Yes, it is definitely an understatement: it means "I would REALLY like to do that, but I won't/I can't/I have a good reason not to".

Some examples I can think of: "Peux-tu venir chez moi demain soir ? -désolé, ce n'est pas l'envie qui m'en manque, mais je dois travailler"

Or, imagine a parent talking to a child who has done something wrong: "je ne vais pas te punir, mais ce n'est pas l'envie qui m'en manque, tu le mériterais".

For the second question: "ce n'est pas l'envie qui manque" can still be understood, but I personally think it is much less common (and maybe a bit more formal ?).

The "en" refers indeed to whatever the "envie" is for. In the 1st example above, "en" would be for "going to your place" (ie, "ce n'est pas l'envie de venir chez toi qui me manque").

1
  • Dans la question, il était seulement demandé s'il était possible d'abandonner le "en" mais non le "me" : "ce n'est pas l'envie qui me manque", mais ça signifierait "en général j'ai envie de choses" ou pire "en général je suis envieux". A éviter, donc.
    – Distic
    Sep 4 '17 at 18:51
1

While this may look like an understatement (as per Circeus answer's, it's an understatement by definition), it feels more like a lukewarm willingness to do the thing. To me it'd say "I'd be down for it if there wasn't this minor thing that I'm unwilling to report/get around".

e.g.

Ça n'est pas l'envie qui me manque, mais j'ai piscine ce jour-là.

C'est pas l'envie qui me manque, mais je dois me coucher tôt.

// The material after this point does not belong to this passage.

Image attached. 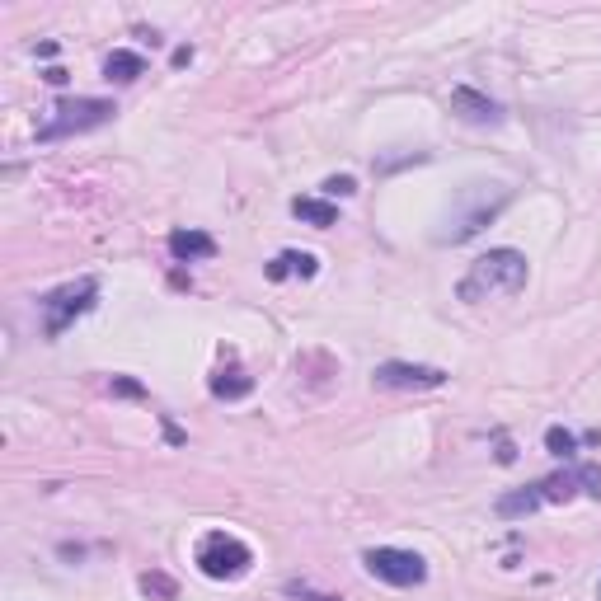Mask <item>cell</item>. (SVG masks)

As for the second question, "m'en" sounds bloated to my ear, whereas "me" sounds much more natural, and is still grammatically correct. You can therefore drop just the "en" or even "me" as Greg said.

0

For what it's worth, I'll only add that the more technical term is litote, that is, expressing something by negating the opposite, and litotes are generally considered to be understatements by definition.